■ **RECORDS PROVIDED**
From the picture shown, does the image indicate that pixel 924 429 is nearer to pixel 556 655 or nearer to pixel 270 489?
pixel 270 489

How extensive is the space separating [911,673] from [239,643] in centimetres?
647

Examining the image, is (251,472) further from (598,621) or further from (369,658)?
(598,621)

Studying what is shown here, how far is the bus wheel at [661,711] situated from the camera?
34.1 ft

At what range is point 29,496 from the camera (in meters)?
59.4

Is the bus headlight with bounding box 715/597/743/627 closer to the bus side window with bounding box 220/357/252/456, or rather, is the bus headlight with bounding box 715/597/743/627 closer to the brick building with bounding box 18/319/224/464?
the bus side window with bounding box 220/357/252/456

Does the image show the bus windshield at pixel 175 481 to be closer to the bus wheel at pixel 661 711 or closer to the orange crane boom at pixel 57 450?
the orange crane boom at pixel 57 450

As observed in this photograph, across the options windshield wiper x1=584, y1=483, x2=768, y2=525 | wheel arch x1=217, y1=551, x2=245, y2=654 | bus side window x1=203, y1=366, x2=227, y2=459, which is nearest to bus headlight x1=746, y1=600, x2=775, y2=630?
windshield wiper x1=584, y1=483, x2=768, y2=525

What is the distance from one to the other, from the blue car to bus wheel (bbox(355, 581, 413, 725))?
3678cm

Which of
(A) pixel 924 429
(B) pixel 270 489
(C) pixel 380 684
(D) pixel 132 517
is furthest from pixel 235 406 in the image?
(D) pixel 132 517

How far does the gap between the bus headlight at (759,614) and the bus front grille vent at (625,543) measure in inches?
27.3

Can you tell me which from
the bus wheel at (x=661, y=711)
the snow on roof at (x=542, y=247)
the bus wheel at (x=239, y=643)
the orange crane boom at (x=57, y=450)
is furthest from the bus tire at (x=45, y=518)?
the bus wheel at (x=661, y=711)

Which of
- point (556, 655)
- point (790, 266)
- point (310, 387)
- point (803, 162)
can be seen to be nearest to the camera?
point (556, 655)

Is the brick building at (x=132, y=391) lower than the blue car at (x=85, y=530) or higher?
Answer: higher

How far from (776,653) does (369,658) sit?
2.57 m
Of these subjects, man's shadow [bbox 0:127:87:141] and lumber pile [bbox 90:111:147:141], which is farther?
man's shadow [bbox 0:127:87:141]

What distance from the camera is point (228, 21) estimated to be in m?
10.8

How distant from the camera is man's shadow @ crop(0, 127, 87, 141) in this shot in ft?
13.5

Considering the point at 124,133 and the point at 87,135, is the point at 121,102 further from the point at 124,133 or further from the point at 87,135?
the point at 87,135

■ **WHAT YOU HAVE TO DO**
Reproduce all of the records above, line for line, without changing a single character.

■ **TASK RESPONSE**
From the picture shown, does the image indicate that pixel 924 429 is nearer to pixel 556 655 or nearer to pixel 270 489?
pixel 270 489

How extensive is the space separating [911,673] from [239,643] in centimetres?
647

Examining the image, is (251,472) further from (598,621) or further from (369,658)?
(598,621)

Studying what is shown here, how far is the bus wheel at [661,711] situated from the camera?
34.1 ft

At what range is point 29,496 from the camera (in meters)?
59.4

Is the bus headlight with bounding box 715/597/743/627 closer to the bus side window with bounding box 220/357/252/456, or rather, is the bus headlight with bounding box 715/597/743/627 closer to the brick building with bounding box 18/319/224/464?
the bus side window with bounding box 220/357/252/456

Does the image show the bus windshield at pixel 175 481 to be closer to the bus wheel at pixel 661 711 or closer to the orange crane boom at pixel 57 450?
the orange crane boom at pixel 57 450

As observed in this photograph, across the options windshield wiper x1=584, y1=483, x2=768, y2=525 | wheel arch x1=217, y1=551, x2=245, y2=654 | bus side window x1=203, y1=366, x2=227, y2=459, which is nearest to bus headlight x1=746, y1=600, x2=775, y2=630?
windshield wiper x1=584, y1=483, x2=768, y2=525

What is the distance from one to the other, from the blue car to bus wheel (bbox(355, 581, 413, 725))?
3678cm

Which of
(A) pixel 924 429
(B) pixel 270 489
(C) pixel 380 684
(D) pixel 132 517
is furthest from pixel 235 406 in the image?
(D) pixel 132 517

How far does the gap between the bus headlight at (759,614) and the bus front grille vent at (625,543) measure in inches?
27.3

Can you tell me which from
the bus wheel at (x=661, y=711)
the snow on roof at (x=542, y=247)
the bus wheel at (x=239, y=643)
the orange crane boom at (x=57, y=450)
is furthest from the bus tire at (x=45, y=518)?
the bus wheel at (x=661, y=711)

Which of
- point (556, 655)
- point (790, 266)
- point (310, 387)
- point (803, 162)
can be seen to be nearest to the camera?
point (556, 655)

Is the brick building at (x=132, y=391) lower than the blue car at (x=85, y=530) or higher?
Answer: higher

How far from (776,653) does (369,658) sit?
2.57 m
Of these subjects, man's shadow [bbox 0:127:87:141] and lumber pile [bbox 90:111:147:141], which is farther?
man's shadow [bbox 0:127:87:141]

What distance from the camera is point (228, 21) estimated to be in m?
10.8

How distant from the camera is man's shadow @ crop(0, 127, 87, 141) in this shot in ft?
13.5

Considering the point at 124,133 and the point at 87,135, is the point at 121,102 further from the point at 124,133 or further from the point at 87,135?
the point at 87,135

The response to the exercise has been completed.